I was on the lift and decided to see if I could attribute my high speed vibration to the drive line. The answer is maybe. It is so close, but at an opposing angle of about 1/4 degree up in relation of the engine and transmission down 3.6 degrees. I started measuring driveline angles, trying to replicate the Chrysler method outlined in the service manual using a 6” bubble level with a adjustable leg. Too bad they don’t give actual angle measurements. Front angle between engine and drive shaft, looks to be in spec, but the differential was too steep. Full disclosure, my bubble level doesn’t have the gradients the same as the Chrysler tool, but based on the pictures I estimated pretty close.
To verify I did some googling and found a Tremac app that uses your smartphone to measure.
Driveline Angles 101
The free app is in the article that explains the angles.
Anyway my angle calculations failed as my diff was at an opposing angle to my transmission.

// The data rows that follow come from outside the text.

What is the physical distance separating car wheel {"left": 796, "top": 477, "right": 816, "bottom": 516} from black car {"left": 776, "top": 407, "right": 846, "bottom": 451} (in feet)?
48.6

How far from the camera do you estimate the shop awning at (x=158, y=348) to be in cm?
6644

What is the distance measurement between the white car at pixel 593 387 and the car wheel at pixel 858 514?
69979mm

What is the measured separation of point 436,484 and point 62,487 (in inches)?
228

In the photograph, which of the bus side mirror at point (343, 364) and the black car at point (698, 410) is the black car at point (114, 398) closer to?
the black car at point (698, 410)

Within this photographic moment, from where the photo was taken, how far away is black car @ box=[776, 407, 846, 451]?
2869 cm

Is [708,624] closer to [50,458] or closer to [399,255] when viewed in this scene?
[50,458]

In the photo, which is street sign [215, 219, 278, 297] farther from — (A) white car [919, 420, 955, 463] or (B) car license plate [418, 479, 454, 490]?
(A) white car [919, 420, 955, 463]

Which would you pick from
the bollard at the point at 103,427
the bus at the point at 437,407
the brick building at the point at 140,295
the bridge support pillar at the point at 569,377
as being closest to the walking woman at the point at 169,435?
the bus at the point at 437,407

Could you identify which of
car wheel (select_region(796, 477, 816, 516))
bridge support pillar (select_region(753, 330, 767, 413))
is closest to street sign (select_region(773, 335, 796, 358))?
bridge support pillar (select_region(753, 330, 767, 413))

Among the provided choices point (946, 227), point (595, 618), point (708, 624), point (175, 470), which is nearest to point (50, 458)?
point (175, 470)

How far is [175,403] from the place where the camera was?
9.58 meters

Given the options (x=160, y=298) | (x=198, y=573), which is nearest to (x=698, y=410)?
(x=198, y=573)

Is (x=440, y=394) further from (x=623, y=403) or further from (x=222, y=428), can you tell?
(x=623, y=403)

It will also fail if the end calculation is 0 degrees as U joints need a little load, 3 degrees is too much.
Anyway by putting a bottle jack under my pinion I found that at a 1/2 of degree it started to solve good in the app, but close to zero.
Result: I am very close different car loading will change the angles. I may order a 1 degree wedge shim to see if does anything. They originally sold them in 1/2 degree increments.